3. Berardi changed the game off the bench: Ciro Immobile had all of one touch inside 30 yards of goal in his 55-minute shift. His immobility — no pun intended, of course — hamstrung Italy and was the other half of the equation which afforded England a training session-like 45 minutes of defending to begin the game. Then came the introduction of Domenico Berardi as Mancini went without a recognized center forward and instead gave Insigne, Chiesa and Berardi the freedom to float and interchange as they saw fit. Suddenly, the England backline had to track and hand off runners from various areas and angles, and they struggled.
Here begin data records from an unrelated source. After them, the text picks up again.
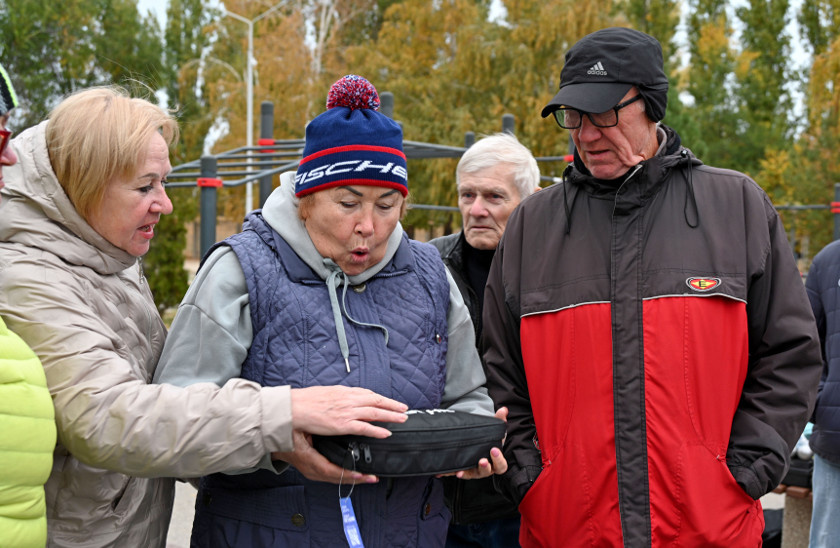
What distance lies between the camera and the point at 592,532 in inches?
89.2

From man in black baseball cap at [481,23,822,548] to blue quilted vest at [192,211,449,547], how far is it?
0.38 m

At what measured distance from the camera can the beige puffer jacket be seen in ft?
5.70

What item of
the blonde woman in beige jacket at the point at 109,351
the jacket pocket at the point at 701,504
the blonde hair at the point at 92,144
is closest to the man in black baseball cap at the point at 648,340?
the jacket pocket at the point at 701,504

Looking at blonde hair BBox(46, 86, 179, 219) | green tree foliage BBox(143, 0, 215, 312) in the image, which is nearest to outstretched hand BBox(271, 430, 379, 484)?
blonde hair BBox(46, 86, 179, 219)

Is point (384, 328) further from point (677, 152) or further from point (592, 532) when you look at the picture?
point (677, 152)

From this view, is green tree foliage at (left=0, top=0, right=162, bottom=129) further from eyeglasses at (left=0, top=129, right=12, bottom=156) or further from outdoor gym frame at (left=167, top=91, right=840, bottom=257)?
eyeglasses at (left=0, top=129, right=12, bottom=156)

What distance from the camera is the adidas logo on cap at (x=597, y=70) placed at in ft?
7.53

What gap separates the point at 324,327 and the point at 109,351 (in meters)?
0.50

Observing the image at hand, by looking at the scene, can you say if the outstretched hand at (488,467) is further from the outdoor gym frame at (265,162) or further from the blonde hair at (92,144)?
the outdoor gym frame at (265,162)

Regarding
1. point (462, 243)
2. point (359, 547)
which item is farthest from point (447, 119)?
point (359, 547)

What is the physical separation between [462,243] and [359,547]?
5.09 feet

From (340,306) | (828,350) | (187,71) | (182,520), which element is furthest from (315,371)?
(187,71)

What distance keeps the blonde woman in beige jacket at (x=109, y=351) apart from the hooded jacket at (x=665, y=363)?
0.61 m

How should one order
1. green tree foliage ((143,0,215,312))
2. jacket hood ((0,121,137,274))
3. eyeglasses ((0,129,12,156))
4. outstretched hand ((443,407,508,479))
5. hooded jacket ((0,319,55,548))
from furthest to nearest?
1. green tree foliage ((143,0,215,312))
2. outstretched hand ((443,407,508,479))
3. jacket hood ((0,121,137,274))
4. eyeglasses ((0,129,12,156))
5. hooded jacket ((0,319,55,548))
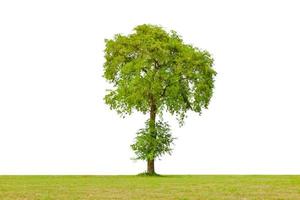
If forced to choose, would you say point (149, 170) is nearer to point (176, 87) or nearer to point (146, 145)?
point (146, 145)

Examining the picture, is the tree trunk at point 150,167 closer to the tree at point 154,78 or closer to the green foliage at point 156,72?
the tree at point 154,78

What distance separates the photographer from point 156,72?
70.4m

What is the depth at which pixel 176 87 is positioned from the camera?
2739 inches

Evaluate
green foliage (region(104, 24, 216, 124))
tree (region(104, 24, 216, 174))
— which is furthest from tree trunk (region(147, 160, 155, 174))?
green foliage (region(104, 24, 216, 124))

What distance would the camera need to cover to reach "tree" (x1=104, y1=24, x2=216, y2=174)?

The tide was well and truly turned, and the majority of the half was played in England’s half, eventually resulting in the equalizing goal.

Man of the match: Federico Chiesa – No goals or assists to speak of for Chiesa, but he was the singular source of danger for Italy in a tight affair where no one stood head and shoulders above the rest.


England – Italy recap

Fewer than 120 seconds went by before England broke through and put the onus on Italy to chase the game for 88 minutes. An Italian corner kick was cleared at one end, thus setting Trippier down the right flank and Shaw up the left. Trippier’s cross was picturesque, and Shaw didn’t try to do too much with the finish (WATCH HERE – VIDEO).
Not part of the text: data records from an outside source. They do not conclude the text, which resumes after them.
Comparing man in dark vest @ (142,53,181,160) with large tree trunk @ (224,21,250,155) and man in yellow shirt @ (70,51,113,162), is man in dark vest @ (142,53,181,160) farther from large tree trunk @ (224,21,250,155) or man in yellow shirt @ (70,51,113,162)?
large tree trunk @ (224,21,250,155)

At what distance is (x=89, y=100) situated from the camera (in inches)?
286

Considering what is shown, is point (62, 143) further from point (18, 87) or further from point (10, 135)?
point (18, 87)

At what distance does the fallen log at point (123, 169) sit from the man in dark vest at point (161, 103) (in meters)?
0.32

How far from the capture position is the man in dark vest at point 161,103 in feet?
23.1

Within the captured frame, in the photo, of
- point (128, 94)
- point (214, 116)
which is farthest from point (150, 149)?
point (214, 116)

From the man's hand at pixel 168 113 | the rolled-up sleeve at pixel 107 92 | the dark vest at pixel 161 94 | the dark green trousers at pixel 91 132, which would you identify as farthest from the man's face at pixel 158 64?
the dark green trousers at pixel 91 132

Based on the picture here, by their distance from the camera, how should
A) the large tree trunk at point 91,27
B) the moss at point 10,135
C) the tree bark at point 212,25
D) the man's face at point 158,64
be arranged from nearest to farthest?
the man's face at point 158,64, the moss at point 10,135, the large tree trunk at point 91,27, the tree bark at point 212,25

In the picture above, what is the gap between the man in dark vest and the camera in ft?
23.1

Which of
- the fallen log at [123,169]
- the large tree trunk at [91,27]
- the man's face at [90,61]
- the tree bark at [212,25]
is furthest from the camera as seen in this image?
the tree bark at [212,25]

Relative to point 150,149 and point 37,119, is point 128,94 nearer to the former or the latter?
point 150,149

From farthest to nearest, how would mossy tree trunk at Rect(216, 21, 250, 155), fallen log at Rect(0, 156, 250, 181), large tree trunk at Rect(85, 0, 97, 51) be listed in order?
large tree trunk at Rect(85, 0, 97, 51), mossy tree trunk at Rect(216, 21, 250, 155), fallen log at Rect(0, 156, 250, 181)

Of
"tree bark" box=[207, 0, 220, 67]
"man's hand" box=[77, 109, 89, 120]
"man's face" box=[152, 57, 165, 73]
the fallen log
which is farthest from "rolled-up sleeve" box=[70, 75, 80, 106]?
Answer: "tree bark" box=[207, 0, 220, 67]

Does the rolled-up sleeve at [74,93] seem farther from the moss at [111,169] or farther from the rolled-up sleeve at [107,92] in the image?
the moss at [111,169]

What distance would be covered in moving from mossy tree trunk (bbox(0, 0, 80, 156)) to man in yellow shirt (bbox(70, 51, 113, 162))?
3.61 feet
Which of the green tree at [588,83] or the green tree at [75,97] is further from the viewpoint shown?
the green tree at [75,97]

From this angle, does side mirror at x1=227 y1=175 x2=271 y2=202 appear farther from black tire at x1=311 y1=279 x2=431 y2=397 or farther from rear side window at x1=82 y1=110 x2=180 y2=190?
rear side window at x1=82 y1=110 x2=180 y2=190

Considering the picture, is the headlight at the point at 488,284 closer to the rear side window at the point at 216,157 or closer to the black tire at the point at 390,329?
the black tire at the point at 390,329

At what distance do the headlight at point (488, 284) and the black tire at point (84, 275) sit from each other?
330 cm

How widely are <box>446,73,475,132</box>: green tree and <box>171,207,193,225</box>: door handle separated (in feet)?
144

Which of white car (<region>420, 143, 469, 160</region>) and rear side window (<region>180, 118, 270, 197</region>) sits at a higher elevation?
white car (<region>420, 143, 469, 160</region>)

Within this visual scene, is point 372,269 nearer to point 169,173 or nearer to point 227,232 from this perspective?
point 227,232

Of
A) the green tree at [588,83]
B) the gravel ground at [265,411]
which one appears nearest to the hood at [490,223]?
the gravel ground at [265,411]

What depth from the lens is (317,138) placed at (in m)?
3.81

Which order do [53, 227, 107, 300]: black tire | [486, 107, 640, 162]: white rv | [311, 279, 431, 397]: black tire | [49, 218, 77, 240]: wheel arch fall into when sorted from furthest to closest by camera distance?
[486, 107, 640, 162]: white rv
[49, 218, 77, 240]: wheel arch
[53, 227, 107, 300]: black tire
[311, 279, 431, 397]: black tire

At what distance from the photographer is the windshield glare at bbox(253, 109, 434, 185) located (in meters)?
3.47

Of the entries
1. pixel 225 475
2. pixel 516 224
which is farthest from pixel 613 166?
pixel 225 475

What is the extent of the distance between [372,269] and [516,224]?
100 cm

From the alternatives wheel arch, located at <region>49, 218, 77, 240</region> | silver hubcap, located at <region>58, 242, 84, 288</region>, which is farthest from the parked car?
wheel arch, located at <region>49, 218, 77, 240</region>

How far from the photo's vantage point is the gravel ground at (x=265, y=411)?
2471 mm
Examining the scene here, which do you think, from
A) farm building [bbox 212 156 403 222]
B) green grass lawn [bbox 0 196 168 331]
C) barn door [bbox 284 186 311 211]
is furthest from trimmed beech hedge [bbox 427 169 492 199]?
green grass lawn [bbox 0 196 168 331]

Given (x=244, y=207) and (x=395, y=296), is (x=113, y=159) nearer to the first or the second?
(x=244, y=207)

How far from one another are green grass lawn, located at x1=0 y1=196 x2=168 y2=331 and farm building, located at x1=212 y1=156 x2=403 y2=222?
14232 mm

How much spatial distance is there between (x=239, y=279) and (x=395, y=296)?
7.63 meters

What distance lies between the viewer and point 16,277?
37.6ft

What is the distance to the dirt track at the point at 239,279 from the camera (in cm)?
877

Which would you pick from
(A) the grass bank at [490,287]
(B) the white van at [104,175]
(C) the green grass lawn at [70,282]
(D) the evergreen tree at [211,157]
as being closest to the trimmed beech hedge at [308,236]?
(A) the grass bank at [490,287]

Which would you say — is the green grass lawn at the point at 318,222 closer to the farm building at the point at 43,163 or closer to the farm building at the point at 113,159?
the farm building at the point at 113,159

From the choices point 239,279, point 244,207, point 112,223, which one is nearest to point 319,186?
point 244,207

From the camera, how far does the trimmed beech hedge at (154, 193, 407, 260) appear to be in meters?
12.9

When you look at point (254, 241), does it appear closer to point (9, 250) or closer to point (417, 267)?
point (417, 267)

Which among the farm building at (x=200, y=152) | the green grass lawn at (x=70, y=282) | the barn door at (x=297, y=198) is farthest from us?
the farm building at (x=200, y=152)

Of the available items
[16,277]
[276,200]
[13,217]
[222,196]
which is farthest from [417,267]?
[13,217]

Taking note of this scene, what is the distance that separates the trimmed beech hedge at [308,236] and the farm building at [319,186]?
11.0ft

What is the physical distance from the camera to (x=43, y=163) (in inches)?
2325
Italy’s first moment of danger didn’t come until the 35th minute, but it nearly drew the Azzurri level as Federico Chiesa struck a low laser a foot wide of the post. Chiesa got on the ball at midfield and surged straight ahead before firing from outside the box, and Jordan Pickford rooted in place without a hope in the world of making the save, if only it was on target.

Italy began the second half much better than they did the first, with Insigne getting on the ball in central positions and winning a free kick 22 yards out in the 50th minute. The diminutive Napoli winger curled a free kick a foot wide of Pickford’s left-hand post in a massive let-off for England.

Insigne forced Pickford to make a very difficult reaction save from close range in the 57th minute, as he weaved his way past a pair of defenders to the end line. It was a tight angle that made it difficult to put the ball past Pickford, but would have gone off the goalkeeper and into the net with even the slightest wrong touch.

The Italian pressure intensified in the 62nd minute, yet Pickford stood tall — or laid out flat, as it were — to make another fantastic save to deny Chiesa, who had cut in from the left and curled a low shot toward the far post. With the ball coming through a sea of legs, Pickford didn’t see it off Chiesa’s foot but reacted brilliantly nonetheless.

Finally, with 67 minutes on the clock, Pickford was beaten. It was anything but pretty and well-worked as the ball pinged around the six-yard box from a corner kick, and Pickford didn’t cover himself in glory as he pushed a tame shot onto the post rather than away from danger, putting it on a silver platter for Bonucci to sweep home.

The first half-chance of extra-time didn’t come until the 107th minute, when Federico Bernardeschi rifled a 30-yard free kick right at Pickford. The shot’s half-chance status was only earned when Pickford initially spilled the ball a few yards away before jumping on it as the blue shirts closed in.

Marcus Rashford, Jadon Sancho and Bukayo Saka — three of England’s brightest stars of the future — were the ones who couldn’t beat Donnarumma, with Saka having the decisive spot kick saved after Pickford gave England a second life with a stop against penalty extraordinaire Jorginho in in the fifth round.